Proceedings of Materials for Sustainable Development Conference (MAT-SUS) (NFM22)
DOI: https://doi.org/10.29363/nanoge.nfm.2022.009
Publication date: 11th July 2022
Event cameras mimic the workings of the human bio visual pathway by sending image intensity
change pulses to the neural system. They are a promising alternative to conventional frame-based
cameras for detecting ultra fast motion with low latency, robustness to changes in illumination
conditions, and low power consumption. These characteristics make them ideal for mobile robotic
tasks. However, exploiting to its full capacity their unconventional sparse and asynchronous spatio-
temporal data flow efficiently still challenges the computer vision community.

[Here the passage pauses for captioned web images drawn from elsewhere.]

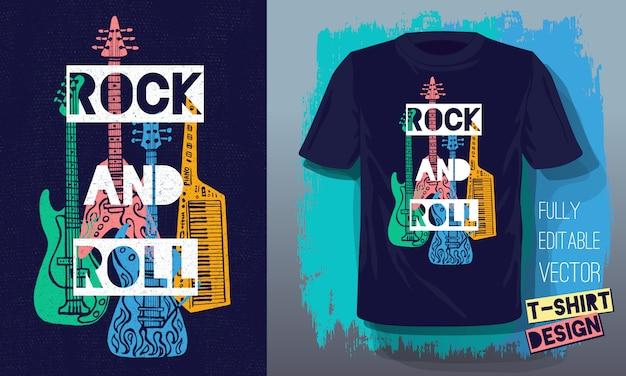 Rock And Roll Muzyka Napis Slogan Styl Retro Gitara Elektryczna, Gitara Basowa, Fortepian Do Projektowania T Shirt Premium Wektorów
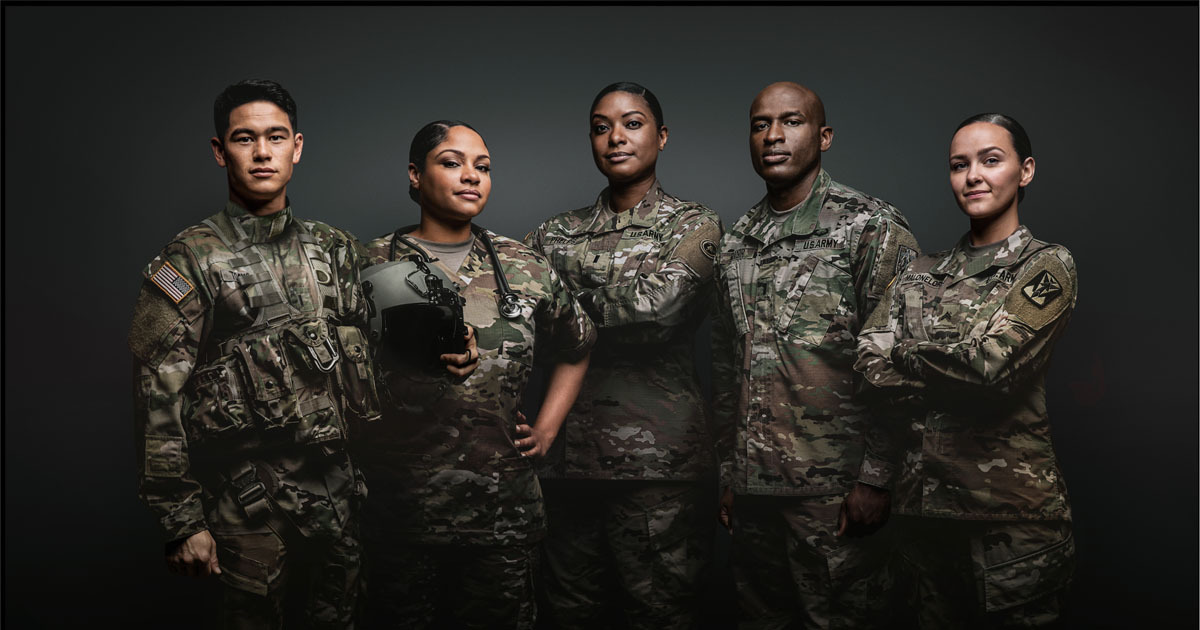 Army ROTC Programs and Requirements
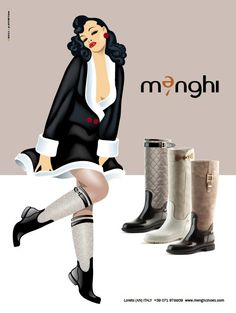 Menghi Shoes winter collection.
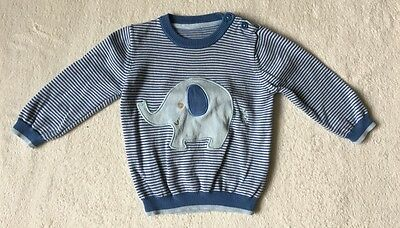 ***George baby boy Elephant knitted jumper top 9-12 months EXCELLENT***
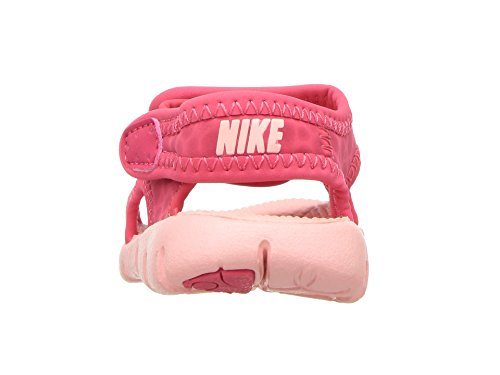 NIKE Sunray Adjust 4 (TD) Baby-Boys Slippers 386521-608_6C - Tropical Pink/Bleached Coral - Image 2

Deep Artificial Neural Networks (ANN), especially, the recent architecture of visual transformers
(ViT) have achieved state-of-the-art performance for various visual tasks [1]. However, the straight-
forward use of ANNs on event input data needs a preprocessing step that constraints its sparse and
asynchronous nature. Inspired by computational neuroscience, Spiking Neural Networks (SNNs) turn
out to be a natural match for event cameras due to their sparse event-driven and temporal processing
characteristics. SNNs have been applied mostly for classification tasks [2]. Some other works involve
regression tasks for optical flow estimation [3], [4], depth estimation [5] angular velocity estimation [6],
and video reconstruction [7]. However, limited work has been done to incorporate SNNs for full 3D
ego-motion estimation.
We first present an optimization-based ego-motion estimation framework that exploits the event-based
optical flow outputs of a trained SNN model [8]. Our method successfully estimates pure rotation and
pure translation motion from input events only and shows the potential of using SNNs for continuous
ego-motion estimation tasks. Secondly, we show our Hybrid RNN-ViT architecture for optical flow
estimation which uses ViT to learn global context. We further present preliminary results for its SNN counterpart which combines SNNs to directly process the event data.
This work was supported by projects EBSLAM DPI2017-89564-P and EBCON PID2020-119244GB-I00 funded by MCIN/AEI/10.13039/501100011033 and by an FI AGAUR PhD grant to Yi Tian.